Libya approves U.S. missions to get Benghazi suspects

WASHINGTON (CNN) -- The Libyan government has given the United States "tacit approval" to conduct missions inside Libya to capture suspects involved in the terror attack on the diplomatic compound in Benghazi last year, a senior U.S. official told CNN.

The official has direct knowledge of the arrangements but declined to be identified due to the sensitive nature of the information.

Approval for a mission against Benghazi suspects, which was granted in recent weeks, is the same type of agreement that allowed a U.S. raid this past weekend in Tripoli.

In that operation, Army Delta Forces captured Abu Anas al Libi, an al Qaeda operative wanted for his alleged role in the 1998 bombings of two U.S. embassies in Africa.

Under these approvals, key Libyan government officials are aware of potential U.S. operations but may not know the exact timing and place of a mission.

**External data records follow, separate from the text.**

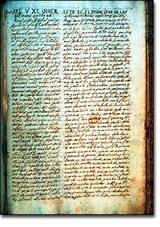 Popol-vuh-doc council book sacred book quiche maya of Guatemalan Highlands mid 16th century 1550 spanish friar francisco ximenz translated into spanish - Copy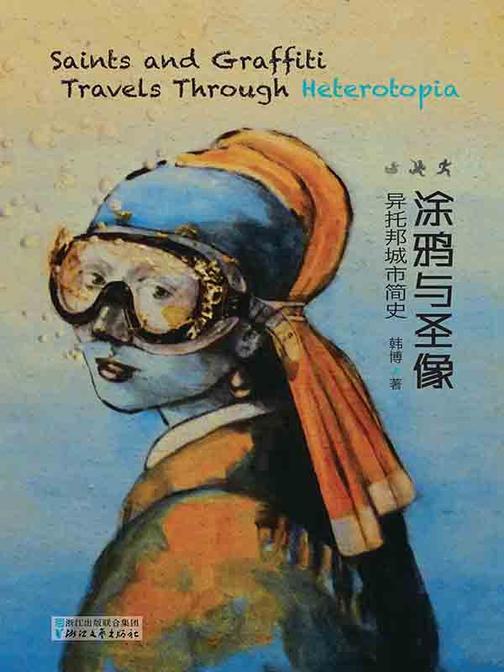 涂鸦与圣象:异托邦城市简史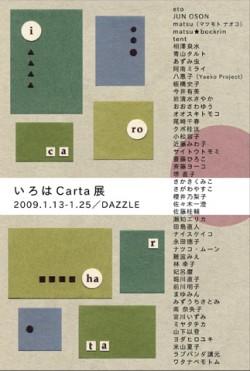 karuta2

This means the United States could at any point decide to conduct a Benghazi operation using intelligence and military operatives in the region.

CNN previously reported the United States has a target list of Benghazi suspects the Obama administration has tracked through intelligence.

Tracking efforts include drone surveillance and operatives, who have moved in and out of Libya in recent months.

Some details of the Libyan arrangements were first reported by the New York Times.